## DATA LISTING
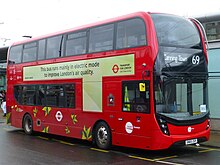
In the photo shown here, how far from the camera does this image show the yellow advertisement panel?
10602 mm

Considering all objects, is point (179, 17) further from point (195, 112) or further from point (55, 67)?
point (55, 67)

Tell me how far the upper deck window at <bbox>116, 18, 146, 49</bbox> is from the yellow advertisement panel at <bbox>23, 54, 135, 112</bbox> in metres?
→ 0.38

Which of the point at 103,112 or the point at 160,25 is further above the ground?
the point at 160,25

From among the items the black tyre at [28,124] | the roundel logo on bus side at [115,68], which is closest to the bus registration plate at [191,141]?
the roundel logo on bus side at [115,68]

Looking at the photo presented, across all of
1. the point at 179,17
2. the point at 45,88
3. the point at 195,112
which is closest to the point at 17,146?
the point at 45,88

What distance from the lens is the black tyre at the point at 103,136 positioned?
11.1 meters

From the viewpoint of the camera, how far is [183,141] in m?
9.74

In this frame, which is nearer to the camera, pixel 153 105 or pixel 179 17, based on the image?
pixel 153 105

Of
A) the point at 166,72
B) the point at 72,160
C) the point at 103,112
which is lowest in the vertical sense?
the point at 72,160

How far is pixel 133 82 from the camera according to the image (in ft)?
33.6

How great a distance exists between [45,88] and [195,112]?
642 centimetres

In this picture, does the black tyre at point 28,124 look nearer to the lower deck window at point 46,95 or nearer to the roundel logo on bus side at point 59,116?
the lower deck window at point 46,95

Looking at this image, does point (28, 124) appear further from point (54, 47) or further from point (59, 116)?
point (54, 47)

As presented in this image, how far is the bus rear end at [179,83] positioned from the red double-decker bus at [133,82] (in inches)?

## WHAT THE TASK REQUIRES
Reproduce the part of the entries that opens with the line containing "Looking at this" and runs through the end of the entries, both ends included. Keep the requests as they are, but scale every coordinate in the answers by 1.05 and round to whole numbers, with halves rounded up. Give only these lines.

## PROBLEM SOLUTION
Looking at this image, does point (28, 124) appear further from point (54, 47) or further from point (59, 116)?
point (57, 49)

As presented in this image, how far is the bus rear end at [179,83] positioned from the red double-decker bus at [133,82] (in inches)?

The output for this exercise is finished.